Text excerpt:
————

SECURITIES AND EXCHANGE COMMISSION

Washington, D.C. 20549

 

FORM 8-K

 

CURRENT REPORT

Pursuant to Section 13 OR 15(d) of The Securities Act of 1934

 

Date of Report (Date of earliest event reported) December 18, 2025

 

AMCON DISTRIBUTING COMPANY

(Exact name of registrant as specified in its charter)

 

Delaware   1-15589   47-0702918
(State or other jurisdiction   (Commission   (IRS Employer
of incorporation)   File Number)   Identification No.)

 

  7405 Irvington Road, Omaha NE 68122  

(Address of principal executive offices) (Zip Code)

 

Registrant’s telephone number, including area code: 402-331-3727

 

  Not Applicable  

(Former name or former address, if changed since last report)

 

Check the appropriate box below if the Form 8-K filing is intended to simultaneously satisfy the filing obligation of the registrant under any of the following provisions:

 

¨ Written communications pursuant to Rule 425 under the Securities Act (17 CFR 230.425)
¨ Soliciting material pursuant to Rule 14a-12 under the Exchange Act (17 CFR 240.14a-12)
¨ Pre-commencement communications pursuant to Rule 14d-2(b) under the Exchange Act (17 CFR 240.14d-2(b))
¨ Pre-commencement communications pursuant to Rule 13e-4(c) under the Exchange Act (17 CFO 240.13e-4(c))

 

Securities registered pursuant to Section 12(b) of the Act:

 

Title of each class Trading Symbol(s) Name of each exchange on which registered
Common Stock, $0.01 par value DIT NYSE American

 

Indicate by check mark whether the registrant is an emerging growth company as defined in Rule 405 of the Securities Act of 1933 (§230.405 of this chapter) or Rule 12b-2 of the Securities Exchange Act of 1934 (§240.12b-2 of this chapter).

————

What you need to do:
1 > Edit the Form 8-K cover page, giving everything from "Title of each" down to "of this chapter)." again with "emerging growth company" replaced by "shell company".
2 > List each rule named in the four checkbox lines of the Form 8-K cover page.

Material:

————

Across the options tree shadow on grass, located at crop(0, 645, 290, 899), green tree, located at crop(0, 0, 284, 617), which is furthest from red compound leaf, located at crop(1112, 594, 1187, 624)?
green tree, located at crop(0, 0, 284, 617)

————

The answers:
1 >
Title of each class Trading Symbol(s) Name of each exchange on which registered
Common Stock, $0.01 par value DIT NYSE American

 

Indicate by check mark whether the registrant is an shell company as defined in Rule 405 of the Securities Act of 1933 (§230.405 of this chapter) or Rule 12b-2 of the Securities Exchange Act of 1934 (§240.12b-2 of this chapter).

2 >
Rule 425
Rule 14a-12
Rule 14d-2(b)
Rule 13e-4(c)